友人が、「15分くらいで登れる山があるから、行ってみない?」と言うので、
「それなら朝早めに出かけて、山の上でコーヒーを飲もう!」と先日出かけた。
真っ青な空、予想気温は30度を超える。
1時間ほど走らせた車を駐車場に停め、登山口までのゆるい坂を歩き出した。
木陰はひんやりとして、なかなか気持ちのいいお散歩気分だ。
しかし、思ったより登り口までが遠い。15分以上歩いて、やっと山登りがスタート。
高さはない山なのだけど、かなりの急こう配を上がっていく。
最初のうちは木におおわれていたけれど、そのうち岩場だけになった。
運動不足の体に、容赦なく照りつける陽射し。
脚は不思議なことに全然平気なのだけど、流れ落ちる汗がすごい。
足を止めて拭いても、背中を流れる汗が止まらない。
体を動かしてこんなに汗をかくのは、どれくらいぶりだろう?
すっかり遠ざかっていた感覚だ。
この山は、海に突き出した位置にある。
突然視界が開けて、左右に海が見え始めた。
眼下に静かな凪の海を眺めながら、ハードな段差を登っていく。
やっと着いた!
と思ったが、そこは頂上の一歩手前。ひと休みして水分を補給する。
夏休みの最後の週末だからだろうか、子ども連れのファミリーが何組も行き交う。
どの家族も子どもたちの歩みの軽さと、母親のくたびれ感が対照的で面白い。
一段と険しくなった最後の200mばかりを上がる。
着いた!頂上だ!
15分にプラス1時間くらいはかかったけど、持って行ったコーヒーとパンで山頂の朝食。
気分最高だ。
視界に入るのは、低い木々の向こうに広がる静かな海と夏の空だけ。
贅沢なひととき。
しばらく山頂で過ごし、登りと反対側の、さらに急こう配の道を降りることにした。
時々滑りそうになりながら、ずんずん下る。
下りきったところはビーチ。そのまま海に飛び込みたい気分だ。
水着と着替えを用意してこなかったことを悔やみながら、足だけ海につかる。
あー、なんて気持ちいいんだろう。
ささっと登って朝のコーヒーを飲むだけのつもりが、目いっぱい体を動かし、山も海も楽しめた。

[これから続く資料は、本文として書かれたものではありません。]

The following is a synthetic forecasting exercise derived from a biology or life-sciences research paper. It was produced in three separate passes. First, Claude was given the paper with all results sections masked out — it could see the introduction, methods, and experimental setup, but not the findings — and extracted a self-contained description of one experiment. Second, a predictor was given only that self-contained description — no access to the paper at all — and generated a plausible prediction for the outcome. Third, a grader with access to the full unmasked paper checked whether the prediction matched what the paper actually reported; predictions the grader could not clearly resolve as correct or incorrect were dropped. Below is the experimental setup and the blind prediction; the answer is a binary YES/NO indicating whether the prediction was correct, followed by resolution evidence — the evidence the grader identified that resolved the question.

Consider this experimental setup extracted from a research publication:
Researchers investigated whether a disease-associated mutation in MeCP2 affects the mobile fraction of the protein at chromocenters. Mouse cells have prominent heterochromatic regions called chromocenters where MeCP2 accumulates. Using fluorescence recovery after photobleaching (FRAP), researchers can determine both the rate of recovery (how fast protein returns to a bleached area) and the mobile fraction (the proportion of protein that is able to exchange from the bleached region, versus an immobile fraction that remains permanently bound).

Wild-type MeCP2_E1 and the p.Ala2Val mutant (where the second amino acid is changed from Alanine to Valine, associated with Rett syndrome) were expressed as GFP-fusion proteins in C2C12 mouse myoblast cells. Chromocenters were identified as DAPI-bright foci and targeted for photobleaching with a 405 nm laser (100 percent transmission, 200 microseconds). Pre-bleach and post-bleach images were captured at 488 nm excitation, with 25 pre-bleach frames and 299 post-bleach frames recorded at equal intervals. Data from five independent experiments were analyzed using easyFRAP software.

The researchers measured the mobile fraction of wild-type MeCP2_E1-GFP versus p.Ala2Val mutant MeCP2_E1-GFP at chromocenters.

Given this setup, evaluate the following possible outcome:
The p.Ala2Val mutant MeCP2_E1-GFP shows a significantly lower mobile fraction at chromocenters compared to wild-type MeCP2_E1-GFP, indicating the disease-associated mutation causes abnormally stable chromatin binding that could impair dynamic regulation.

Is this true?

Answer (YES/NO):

私はこんな時間を、もっとたくさん過ごしたいんじゃなかったっけ?
今のままでいいのかな、とふと思う。
体を動かすこと、自然に触れること。その心地よさを忘れちゃいけませんよ。
と、天の声が聴こえたような気がして、
誘ってくれた友人と、山と海と空と陽射しと風に、心から感謝した。